Il y a chez elle un sens du détour, du joyau, de la rareté, qui n’appartient qu’à elle. Et il faut chercher soigneusement dans son œuvre les détours par la variété "normale", comme un pétulant duo avec Eddie Constantine, Je prends les choses du bon côté, en 1955 : on y entend une Gréco dont la voix monte dans l’aigu et qui marivaude avec un des mâles les plus en vue du show business du moment. Elle-même reconnaît que cette voix est celle de ses plaisanteries chantées, lorsqu’elle reprend à la maison des publicités ou des airs à la mode.

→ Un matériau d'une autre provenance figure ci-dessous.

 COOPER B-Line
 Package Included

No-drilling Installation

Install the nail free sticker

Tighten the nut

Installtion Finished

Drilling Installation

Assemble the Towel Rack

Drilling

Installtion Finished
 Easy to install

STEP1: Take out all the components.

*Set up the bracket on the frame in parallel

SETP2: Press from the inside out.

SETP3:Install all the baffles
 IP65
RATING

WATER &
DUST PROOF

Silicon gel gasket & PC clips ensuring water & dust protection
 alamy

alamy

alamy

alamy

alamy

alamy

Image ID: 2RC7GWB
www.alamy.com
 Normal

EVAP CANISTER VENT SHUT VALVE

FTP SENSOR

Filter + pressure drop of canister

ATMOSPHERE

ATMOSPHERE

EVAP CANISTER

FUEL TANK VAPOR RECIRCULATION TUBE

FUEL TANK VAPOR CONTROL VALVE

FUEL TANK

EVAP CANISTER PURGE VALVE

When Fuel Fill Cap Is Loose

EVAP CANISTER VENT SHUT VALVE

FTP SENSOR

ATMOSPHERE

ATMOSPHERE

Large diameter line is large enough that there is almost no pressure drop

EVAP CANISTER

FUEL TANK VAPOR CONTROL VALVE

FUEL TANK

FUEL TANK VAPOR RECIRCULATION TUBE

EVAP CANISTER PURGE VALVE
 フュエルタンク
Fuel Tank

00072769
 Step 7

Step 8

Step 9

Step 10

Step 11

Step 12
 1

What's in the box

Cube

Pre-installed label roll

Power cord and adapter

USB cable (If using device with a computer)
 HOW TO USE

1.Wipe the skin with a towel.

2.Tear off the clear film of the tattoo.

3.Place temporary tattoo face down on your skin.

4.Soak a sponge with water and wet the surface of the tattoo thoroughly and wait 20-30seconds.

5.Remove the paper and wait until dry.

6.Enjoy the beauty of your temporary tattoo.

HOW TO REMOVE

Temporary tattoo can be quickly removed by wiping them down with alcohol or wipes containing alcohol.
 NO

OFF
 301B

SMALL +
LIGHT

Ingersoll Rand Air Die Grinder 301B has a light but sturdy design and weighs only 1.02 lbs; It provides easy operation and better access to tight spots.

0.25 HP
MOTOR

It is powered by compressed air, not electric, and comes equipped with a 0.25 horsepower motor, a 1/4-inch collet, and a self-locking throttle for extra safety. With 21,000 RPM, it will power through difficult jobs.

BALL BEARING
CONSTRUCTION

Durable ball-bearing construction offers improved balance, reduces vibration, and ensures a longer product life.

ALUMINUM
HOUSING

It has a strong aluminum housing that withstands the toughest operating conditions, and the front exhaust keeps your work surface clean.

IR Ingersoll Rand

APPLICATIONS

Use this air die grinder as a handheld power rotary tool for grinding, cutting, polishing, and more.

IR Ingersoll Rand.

Et, au hasard de disques d’hommage à ces artistes, on peut l’entendre chanter L’Encre de tes yeux de Francis Cabrel, La Bohème de Charles Aznavour ou Message personnel de Michel Berger, titres qu’elle avoue aimer et admirer. Dans Le Temps d’une chanson, elle révèle largement, au-delà des chansons de poètes, cette culture de succès radiophoniques et de mélodies populaires. Même si, sous Over the Rainbow, se glissent dans sa mémoire des souvenirs très personnels de la Seconde Guerre mondiale, elle cède à une grande mélodie hollywoodienne pour son dernier album. Mais cela n’est pas tout fait un paradoxe : Gréco, comme tout un chacun, peut se passionner pour l’air du temps, pour les succès de l’heure, pour l’esprit de l’instant. Mais c’est toujours par un biais singulier qu’elle les aborde, détachant les mots et les mélodies avec son ton inimitable et sa science singulière d’interprète – le rubato, le placement, le parler-chanter… Et quand, sous l’œuvre d’art de son chant, on reconnaît une mélodie de tous les jours, on est surpris.